Mache also bewusst ein „Ding“ aus dem Spaziergang. Sage dir: „Jetzt ist es Zeit für mein Workout“ und laufe los. Ein Fitness-Tracker oder das Smartphone mit Schrittzähler kann dich noch zusätzlich motivieren.

Keine Zeit? Kein Problem.

10000 Schritte - langsames Jogging als Alternative

Du hast keine Zeit für tägliche Spaziergänge? Kein Problem, denn neben der Schrittzahl ist auch das Schritt-Tempo entscheidend. Du kannst einfach dein Tempo etwas erhöhen und damit den Zeitaufwand verringern – und hast die gleichen, vielleicht sogar noch bessere Effekte für deine Gesundheit.

Eine der größten Studien zu dem Thema Bewegung und Gesundheit ist die sogenannte Copenhagen Heart Study. Sie läuft seit dem Jahr 1975 mit über 20000 Personen und hat dadurch eine große Aussagekraft. Die Ergebnisse dieser Studie haben Gutes zu berichten.

Es ist nicht viel Aufwand nötig, um dein Leben durch Bewegung zu verlängern. In einem Paper zu der Studie hatten diejenigen die besten Chancen auf ein langes Leben, die es mit der Bewegung nicht übertrieben haben. Die niedrigste Sterblichkeitsrate hatten Personen, die zwei- bis dreimal pro Woche in einem langsamen Tempo joggten. Und das bei nur ein bis zweieinhalb Stunden in der Woche.

Mit anderen Worten: Wenn du fit genug bist, von einem schnellen Gang in ein leichtes Joggingtempo zu wechseln, reichen schon zweimal 30 Minuten in der Woche, um dein Sterberisiko gründlich zu minimieren.

Übrigens sind laut der Studie schnelle Jogger nicht besser dran als Couchpotatoes, die sich erst gar nicht bewegen. Soviel zu „viel hilft viel.“ Manchmal ist in der Tat ein Schritt weniger besser.

Fazit

Bewegung ist gut für unsere Fitness und für ein langes Leben. Soviel steht fest. Doch 10000 Schritte ist ein Wert, der aus der Luft gegriffen ist. Auch unsere Vorfahren bewegten sich nicht den ganzen Tag, sondern wahrscheinlich nur etwas mehr als zwei Stunden. Und haben nebenbei ebenso viel Zeit auf dem eigenen Hintern verbracht wie wir heute.
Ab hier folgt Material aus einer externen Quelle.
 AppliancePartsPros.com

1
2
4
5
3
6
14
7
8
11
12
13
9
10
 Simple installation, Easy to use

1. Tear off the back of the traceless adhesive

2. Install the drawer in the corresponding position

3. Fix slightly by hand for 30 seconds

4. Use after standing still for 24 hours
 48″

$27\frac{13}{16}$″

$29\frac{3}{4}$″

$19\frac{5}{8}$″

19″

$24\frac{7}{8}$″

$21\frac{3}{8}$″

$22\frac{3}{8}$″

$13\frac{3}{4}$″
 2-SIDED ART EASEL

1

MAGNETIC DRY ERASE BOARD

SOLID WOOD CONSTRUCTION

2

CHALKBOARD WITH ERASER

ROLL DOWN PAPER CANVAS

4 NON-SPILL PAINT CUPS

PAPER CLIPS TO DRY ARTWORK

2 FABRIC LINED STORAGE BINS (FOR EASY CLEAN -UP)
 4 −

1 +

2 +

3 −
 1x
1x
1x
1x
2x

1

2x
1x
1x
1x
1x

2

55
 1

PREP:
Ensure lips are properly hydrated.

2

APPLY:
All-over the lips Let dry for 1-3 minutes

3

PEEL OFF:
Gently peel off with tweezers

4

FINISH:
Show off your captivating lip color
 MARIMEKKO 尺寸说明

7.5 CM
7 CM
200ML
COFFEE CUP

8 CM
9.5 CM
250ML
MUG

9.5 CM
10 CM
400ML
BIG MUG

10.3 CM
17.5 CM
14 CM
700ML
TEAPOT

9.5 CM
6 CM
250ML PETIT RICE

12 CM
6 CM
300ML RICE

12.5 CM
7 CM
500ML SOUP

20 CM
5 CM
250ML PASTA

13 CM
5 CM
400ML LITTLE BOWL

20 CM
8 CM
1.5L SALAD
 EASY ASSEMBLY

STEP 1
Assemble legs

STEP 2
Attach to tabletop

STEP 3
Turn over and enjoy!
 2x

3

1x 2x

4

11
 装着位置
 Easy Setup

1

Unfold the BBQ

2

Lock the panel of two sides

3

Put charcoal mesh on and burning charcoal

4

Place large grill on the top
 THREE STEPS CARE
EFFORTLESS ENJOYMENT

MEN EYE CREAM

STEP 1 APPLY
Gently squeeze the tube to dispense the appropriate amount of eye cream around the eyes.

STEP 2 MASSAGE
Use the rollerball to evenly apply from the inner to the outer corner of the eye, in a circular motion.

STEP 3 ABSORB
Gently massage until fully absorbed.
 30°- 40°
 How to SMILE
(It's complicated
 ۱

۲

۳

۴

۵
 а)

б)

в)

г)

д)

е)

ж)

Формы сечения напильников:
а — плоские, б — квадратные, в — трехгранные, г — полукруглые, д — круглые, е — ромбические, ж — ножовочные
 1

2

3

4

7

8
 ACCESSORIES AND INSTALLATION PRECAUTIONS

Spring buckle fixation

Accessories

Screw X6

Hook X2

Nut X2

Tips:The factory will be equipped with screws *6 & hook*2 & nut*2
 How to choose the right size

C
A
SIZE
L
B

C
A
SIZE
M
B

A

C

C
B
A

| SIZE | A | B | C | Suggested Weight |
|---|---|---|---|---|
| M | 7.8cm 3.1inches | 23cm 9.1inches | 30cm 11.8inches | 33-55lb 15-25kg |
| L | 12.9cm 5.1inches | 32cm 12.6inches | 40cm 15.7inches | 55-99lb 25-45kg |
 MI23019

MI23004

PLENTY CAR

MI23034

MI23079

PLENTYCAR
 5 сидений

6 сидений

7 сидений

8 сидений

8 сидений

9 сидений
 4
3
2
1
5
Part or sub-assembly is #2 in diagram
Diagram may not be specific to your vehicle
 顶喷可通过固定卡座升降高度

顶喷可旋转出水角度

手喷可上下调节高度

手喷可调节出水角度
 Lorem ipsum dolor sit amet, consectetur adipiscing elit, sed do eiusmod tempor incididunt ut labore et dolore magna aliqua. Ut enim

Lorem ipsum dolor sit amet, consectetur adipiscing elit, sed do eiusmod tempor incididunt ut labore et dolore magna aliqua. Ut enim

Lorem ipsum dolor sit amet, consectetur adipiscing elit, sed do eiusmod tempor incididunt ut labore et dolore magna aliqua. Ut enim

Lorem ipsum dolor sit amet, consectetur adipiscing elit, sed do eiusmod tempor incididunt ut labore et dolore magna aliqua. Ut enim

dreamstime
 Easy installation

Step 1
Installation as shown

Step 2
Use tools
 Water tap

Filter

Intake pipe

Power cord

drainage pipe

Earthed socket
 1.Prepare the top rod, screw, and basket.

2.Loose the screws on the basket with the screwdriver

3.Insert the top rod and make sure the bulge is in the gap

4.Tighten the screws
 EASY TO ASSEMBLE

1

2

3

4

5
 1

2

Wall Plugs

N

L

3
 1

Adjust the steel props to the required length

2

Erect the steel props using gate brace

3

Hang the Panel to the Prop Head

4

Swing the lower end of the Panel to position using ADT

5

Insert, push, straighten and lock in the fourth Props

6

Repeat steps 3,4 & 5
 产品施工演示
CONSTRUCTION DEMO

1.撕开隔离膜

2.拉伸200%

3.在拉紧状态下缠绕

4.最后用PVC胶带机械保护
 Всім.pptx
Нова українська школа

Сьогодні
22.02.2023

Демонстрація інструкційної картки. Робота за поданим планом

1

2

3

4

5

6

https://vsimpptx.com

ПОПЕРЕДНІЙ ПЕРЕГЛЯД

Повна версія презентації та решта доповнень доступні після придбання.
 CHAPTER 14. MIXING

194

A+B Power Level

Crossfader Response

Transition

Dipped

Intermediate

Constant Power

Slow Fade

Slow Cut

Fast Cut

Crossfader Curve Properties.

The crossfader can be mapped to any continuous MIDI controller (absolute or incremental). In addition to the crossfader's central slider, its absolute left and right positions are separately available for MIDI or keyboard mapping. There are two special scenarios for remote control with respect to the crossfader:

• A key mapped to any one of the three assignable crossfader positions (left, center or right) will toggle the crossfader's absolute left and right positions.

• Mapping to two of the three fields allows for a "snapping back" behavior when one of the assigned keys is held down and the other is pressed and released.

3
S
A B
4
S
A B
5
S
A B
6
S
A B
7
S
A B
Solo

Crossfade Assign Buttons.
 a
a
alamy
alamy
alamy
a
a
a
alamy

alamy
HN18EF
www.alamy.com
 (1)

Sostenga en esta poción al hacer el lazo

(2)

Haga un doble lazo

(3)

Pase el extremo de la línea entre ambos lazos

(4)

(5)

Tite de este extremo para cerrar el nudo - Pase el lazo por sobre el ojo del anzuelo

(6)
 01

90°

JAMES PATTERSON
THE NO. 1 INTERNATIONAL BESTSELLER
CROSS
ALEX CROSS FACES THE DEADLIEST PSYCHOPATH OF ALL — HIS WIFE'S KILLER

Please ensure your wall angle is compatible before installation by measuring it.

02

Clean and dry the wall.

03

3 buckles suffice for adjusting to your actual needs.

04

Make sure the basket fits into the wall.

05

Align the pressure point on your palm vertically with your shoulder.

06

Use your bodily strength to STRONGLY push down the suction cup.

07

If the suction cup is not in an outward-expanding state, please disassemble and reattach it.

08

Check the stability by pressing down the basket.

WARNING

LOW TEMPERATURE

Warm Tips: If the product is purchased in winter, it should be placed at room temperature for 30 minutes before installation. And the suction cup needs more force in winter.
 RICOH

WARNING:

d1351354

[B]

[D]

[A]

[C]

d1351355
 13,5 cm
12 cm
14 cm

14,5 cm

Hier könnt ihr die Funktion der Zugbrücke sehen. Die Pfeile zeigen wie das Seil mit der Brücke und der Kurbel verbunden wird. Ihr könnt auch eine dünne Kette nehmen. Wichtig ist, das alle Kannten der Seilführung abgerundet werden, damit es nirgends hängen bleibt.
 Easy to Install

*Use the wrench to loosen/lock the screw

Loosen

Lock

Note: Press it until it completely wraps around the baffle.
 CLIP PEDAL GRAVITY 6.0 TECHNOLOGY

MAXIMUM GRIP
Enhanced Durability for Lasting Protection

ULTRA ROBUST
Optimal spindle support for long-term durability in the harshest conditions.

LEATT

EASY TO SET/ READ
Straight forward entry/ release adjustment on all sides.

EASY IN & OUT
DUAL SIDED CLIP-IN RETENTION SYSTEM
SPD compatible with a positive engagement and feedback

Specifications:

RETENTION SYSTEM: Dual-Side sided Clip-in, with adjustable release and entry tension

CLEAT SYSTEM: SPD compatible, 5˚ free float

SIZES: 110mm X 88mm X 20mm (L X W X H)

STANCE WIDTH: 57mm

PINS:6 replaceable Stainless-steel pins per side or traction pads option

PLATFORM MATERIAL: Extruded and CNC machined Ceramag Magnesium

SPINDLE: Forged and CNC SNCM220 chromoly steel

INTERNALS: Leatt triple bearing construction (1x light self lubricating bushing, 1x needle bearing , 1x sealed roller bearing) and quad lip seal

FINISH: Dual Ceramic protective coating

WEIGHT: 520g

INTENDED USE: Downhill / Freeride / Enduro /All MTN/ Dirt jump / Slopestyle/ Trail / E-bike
Absolute Zahlen wie 10000 Schritte sagen nichts über dich und deiner individuellen Fitness aus. Schau dir lieber an, wie viel du im Durchschnitt am Tag läufst und erhöhe langsam die Zahl um 500 bis 1000 Schritte.

Um dich zu motivieren, begreife deine täglichen Spaziergänge als „Workouts“. Das ist wesentlich besser und einfacher einzuhalten, als ganze Zeit auf diverse triviale Tipps wie „nimm die Treppe, nicht den Fahrstuhl“ zu achten. Denn diese verlangen viele Verhaltensveränderungen auf einmal von dir.

Wenn du keine Zeit für tägliche Spaziergänge hast, kannst du auch einfach dein Schritt-Tempo erhöhen. So reicht es zum Beispiel (neben deiner normalen Alltagsaktivität) zwei- bis dreimal die Woche für eine halbe Stunde in einem langsamen Tempo zu joggen. Hier gilt: Schneller ist nicht besser. Dies brachte einer großen Studie zufolge die besten Ergebnisse für ein langes Leben.